- What you will do -
Look through the entries below and say how many lines contain the string "respect". Give the number only.

- Supplied data -

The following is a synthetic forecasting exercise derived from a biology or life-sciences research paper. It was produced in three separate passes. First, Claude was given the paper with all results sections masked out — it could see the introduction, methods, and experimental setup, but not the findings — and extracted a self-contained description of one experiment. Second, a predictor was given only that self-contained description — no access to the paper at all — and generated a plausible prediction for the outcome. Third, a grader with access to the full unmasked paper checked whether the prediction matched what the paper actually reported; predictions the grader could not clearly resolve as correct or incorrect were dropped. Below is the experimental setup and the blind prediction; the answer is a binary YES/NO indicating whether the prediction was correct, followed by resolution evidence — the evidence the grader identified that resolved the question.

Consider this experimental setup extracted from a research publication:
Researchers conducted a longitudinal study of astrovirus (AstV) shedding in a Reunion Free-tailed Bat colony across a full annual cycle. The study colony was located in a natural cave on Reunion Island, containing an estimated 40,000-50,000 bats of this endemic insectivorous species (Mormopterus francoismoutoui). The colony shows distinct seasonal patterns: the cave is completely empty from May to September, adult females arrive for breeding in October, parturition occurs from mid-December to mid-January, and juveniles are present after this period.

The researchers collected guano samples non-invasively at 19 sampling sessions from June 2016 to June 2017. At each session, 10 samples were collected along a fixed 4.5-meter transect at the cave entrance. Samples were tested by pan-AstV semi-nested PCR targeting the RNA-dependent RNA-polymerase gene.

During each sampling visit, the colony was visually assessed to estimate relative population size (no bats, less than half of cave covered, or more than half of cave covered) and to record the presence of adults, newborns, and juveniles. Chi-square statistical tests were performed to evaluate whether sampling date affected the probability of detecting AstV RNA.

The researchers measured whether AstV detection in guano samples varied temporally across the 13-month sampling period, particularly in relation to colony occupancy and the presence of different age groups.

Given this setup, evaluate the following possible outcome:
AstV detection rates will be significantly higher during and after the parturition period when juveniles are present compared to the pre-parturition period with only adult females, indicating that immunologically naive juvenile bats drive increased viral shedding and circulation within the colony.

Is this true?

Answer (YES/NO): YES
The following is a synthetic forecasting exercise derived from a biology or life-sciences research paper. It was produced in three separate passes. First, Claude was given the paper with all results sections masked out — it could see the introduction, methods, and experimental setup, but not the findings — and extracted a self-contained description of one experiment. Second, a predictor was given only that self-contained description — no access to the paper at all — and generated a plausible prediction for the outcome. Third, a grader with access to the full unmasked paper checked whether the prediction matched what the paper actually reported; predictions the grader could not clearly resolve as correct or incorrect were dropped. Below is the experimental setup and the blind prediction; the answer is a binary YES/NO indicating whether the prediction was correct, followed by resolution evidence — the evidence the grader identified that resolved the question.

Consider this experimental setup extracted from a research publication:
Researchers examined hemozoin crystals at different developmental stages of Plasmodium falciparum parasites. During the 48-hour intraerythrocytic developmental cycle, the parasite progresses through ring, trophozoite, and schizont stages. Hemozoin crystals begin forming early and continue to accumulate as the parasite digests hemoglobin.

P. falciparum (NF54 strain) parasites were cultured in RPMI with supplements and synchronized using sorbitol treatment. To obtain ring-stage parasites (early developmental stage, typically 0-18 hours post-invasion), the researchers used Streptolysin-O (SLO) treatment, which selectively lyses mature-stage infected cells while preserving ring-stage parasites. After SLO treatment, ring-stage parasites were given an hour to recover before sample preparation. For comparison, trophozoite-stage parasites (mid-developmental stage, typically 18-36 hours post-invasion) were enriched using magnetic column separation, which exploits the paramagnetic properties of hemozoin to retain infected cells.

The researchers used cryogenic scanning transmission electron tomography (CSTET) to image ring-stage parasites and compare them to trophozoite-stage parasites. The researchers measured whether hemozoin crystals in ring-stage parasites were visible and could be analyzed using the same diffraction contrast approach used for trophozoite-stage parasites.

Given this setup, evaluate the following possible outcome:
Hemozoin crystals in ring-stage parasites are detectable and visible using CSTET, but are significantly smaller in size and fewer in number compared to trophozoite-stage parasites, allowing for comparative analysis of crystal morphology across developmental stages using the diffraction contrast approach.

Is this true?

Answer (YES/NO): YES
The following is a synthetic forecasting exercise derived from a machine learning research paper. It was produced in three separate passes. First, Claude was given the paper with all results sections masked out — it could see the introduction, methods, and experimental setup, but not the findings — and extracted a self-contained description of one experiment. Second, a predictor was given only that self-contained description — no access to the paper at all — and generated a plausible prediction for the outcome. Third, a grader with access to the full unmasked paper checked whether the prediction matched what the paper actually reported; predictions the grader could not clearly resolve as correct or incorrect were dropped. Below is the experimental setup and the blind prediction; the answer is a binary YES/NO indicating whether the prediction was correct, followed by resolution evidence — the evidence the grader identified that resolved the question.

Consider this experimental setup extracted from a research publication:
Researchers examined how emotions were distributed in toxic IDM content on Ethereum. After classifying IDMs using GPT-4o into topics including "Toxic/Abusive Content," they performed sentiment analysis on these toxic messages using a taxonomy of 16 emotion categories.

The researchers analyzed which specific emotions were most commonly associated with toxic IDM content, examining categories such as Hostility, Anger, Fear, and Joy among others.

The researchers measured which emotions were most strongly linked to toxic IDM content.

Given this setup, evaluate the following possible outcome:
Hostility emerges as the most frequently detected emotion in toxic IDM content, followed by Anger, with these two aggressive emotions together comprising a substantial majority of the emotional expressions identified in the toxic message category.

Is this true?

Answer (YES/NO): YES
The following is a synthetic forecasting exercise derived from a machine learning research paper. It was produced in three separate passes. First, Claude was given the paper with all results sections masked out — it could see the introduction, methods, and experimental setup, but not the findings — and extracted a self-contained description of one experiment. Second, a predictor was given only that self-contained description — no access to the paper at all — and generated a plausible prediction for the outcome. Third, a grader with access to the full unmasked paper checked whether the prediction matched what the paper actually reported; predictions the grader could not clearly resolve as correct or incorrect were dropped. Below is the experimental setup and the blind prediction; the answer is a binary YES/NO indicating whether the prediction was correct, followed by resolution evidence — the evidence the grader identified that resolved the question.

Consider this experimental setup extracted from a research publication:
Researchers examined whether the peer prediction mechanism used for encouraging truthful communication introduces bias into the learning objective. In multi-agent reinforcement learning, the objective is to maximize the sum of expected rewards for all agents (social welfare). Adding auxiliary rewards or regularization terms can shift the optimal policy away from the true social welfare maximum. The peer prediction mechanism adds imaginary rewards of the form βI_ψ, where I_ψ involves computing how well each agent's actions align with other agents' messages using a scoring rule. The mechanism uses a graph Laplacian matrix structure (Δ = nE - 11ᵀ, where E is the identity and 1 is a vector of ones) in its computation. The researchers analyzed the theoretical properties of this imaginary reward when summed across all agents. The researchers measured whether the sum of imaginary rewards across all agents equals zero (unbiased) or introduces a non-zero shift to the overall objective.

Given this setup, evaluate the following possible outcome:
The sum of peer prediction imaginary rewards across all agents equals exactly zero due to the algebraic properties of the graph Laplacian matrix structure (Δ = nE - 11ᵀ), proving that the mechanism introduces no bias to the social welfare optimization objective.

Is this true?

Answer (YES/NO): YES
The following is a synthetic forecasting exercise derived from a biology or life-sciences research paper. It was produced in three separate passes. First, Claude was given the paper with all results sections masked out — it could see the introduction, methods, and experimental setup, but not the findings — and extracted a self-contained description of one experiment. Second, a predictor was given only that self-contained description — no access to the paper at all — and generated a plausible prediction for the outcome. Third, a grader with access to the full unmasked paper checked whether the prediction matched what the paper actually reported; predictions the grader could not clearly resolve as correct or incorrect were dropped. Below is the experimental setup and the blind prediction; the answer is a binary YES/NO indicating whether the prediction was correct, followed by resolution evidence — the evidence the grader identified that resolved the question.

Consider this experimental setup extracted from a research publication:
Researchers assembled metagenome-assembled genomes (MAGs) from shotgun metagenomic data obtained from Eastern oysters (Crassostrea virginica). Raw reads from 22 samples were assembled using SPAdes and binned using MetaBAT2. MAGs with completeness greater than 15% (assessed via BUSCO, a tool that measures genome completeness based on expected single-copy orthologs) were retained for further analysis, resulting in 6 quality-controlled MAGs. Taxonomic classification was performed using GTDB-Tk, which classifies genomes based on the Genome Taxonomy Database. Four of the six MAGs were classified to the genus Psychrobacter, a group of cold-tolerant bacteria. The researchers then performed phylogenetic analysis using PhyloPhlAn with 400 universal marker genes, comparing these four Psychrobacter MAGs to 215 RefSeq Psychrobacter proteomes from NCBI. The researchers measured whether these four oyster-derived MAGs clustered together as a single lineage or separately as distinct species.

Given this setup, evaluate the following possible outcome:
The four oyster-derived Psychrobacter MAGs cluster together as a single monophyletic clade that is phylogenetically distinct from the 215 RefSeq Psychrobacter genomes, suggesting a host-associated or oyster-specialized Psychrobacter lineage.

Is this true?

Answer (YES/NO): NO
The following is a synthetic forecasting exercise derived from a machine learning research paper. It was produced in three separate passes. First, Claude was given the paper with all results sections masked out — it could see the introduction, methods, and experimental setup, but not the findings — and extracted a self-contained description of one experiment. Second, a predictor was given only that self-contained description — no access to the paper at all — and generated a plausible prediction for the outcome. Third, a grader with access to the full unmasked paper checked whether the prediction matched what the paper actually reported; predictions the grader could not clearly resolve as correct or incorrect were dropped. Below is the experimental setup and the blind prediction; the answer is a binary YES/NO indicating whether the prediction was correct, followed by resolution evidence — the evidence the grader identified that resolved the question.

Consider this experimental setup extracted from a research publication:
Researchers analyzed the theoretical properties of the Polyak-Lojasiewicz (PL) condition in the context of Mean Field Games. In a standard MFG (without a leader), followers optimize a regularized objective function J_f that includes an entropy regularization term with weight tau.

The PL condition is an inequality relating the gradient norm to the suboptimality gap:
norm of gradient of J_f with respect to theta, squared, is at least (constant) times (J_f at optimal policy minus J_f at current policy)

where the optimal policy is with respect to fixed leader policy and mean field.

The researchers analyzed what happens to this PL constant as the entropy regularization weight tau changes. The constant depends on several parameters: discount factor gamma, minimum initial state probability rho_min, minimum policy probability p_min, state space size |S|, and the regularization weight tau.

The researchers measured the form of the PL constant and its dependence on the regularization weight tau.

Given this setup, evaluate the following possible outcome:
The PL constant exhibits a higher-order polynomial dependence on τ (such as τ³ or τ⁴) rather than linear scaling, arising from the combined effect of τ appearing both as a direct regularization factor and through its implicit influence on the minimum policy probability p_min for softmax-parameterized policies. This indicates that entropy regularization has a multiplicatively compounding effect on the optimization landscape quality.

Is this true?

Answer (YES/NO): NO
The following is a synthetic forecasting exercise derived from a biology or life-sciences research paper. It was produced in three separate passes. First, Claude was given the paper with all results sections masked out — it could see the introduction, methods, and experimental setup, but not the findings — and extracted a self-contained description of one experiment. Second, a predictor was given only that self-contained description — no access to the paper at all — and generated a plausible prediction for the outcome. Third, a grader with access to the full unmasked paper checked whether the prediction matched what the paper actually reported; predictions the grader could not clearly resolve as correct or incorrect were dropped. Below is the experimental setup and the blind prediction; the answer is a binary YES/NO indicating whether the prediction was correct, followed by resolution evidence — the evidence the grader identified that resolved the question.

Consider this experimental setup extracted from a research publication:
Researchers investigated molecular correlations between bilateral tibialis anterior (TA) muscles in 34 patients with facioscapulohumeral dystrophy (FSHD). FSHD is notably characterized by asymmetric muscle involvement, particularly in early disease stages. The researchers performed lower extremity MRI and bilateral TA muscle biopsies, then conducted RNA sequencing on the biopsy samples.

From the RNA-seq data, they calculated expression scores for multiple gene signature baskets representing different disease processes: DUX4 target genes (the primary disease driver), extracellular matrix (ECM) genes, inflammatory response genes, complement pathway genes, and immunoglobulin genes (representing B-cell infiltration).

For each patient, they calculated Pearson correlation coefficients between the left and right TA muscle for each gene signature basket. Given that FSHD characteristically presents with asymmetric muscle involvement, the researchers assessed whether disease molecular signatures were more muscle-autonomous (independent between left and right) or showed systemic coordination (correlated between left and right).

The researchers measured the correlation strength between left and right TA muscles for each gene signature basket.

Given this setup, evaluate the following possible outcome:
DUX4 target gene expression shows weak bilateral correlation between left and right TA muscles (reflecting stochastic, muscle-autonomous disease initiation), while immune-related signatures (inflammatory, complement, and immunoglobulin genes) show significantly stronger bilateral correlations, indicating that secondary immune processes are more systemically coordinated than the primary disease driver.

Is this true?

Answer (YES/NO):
* * *
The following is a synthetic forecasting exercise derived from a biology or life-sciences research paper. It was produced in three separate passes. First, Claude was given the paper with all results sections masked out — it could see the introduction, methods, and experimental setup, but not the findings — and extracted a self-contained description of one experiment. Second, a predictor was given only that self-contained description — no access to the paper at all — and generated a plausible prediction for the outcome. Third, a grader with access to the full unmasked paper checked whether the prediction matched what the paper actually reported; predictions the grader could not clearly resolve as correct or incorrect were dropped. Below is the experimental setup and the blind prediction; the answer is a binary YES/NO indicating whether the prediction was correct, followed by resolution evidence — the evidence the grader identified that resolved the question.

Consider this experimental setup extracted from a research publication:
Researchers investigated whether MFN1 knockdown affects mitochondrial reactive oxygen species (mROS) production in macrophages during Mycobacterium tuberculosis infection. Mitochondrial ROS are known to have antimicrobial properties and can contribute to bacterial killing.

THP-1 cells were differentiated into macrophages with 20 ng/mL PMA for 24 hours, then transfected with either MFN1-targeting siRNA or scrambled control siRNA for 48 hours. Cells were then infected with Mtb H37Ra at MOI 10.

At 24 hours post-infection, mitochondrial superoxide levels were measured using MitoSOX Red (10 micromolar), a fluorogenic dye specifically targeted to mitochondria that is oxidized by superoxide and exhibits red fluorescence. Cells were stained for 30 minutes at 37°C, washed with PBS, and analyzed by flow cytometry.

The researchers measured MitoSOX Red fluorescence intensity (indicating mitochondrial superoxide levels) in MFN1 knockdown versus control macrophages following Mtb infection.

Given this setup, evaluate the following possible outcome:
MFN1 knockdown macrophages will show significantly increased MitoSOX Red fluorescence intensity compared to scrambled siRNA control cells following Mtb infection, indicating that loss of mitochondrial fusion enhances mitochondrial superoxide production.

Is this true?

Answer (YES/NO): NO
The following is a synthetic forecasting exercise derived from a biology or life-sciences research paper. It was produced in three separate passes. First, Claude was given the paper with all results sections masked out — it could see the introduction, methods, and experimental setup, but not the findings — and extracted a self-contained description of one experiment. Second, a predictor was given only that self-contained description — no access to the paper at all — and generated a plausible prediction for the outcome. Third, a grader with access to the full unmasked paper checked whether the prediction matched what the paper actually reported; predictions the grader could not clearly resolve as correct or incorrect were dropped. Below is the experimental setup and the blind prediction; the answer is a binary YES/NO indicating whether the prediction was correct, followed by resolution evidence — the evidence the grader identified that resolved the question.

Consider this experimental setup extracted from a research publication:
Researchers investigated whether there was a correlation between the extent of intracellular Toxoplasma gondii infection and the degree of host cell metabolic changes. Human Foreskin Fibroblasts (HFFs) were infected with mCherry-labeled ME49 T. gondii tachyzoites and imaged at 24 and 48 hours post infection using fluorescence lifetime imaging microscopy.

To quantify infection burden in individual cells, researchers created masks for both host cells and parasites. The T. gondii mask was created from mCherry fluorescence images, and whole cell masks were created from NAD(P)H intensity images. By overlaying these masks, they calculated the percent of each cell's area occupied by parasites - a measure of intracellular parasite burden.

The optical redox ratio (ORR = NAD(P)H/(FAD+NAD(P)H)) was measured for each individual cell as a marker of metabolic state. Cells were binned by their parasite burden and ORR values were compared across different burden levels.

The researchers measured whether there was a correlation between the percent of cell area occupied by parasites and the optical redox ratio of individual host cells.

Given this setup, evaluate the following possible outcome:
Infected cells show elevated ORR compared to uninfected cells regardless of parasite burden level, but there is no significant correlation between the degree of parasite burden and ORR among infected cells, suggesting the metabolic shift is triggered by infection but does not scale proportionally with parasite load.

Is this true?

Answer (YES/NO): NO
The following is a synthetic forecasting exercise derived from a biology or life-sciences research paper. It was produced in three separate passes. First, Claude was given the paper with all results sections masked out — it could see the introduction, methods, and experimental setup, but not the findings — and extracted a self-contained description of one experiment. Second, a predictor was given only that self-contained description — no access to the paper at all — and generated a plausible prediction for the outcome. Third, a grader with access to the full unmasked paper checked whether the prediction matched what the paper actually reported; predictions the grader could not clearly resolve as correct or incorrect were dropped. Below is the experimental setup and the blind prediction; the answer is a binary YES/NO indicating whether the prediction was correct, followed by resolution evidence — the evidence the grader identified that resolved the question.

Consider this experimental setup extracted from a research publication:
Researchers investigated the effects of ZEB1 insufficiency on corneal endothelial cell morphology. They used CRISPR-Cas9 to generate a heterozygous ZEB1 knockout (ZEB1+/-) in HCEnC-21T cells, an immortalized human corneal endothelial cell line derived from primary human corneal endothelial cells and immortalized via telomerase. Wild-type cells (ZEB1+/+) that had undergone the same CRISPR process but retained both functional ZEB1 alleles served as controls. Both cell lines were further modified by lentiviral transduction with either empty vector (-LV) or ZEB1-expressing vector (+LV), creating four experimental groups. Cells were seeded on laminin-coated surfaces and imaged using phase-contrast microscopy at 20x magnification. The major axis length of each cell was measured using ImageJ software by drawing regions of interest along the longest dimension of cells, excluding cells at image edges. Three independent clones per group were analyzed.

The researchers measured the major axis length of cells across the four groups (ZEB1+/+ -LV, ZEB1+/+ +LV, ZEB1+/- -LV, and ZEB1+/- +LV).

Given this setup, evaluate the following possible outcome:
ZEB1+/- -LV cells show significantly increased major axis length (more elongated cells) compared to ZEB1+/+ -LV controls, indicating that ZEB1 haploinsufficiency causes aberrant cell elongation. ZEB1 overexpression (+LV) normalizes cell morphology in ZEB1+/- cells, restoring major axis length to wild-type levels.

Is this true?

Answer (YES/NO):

- Output -
2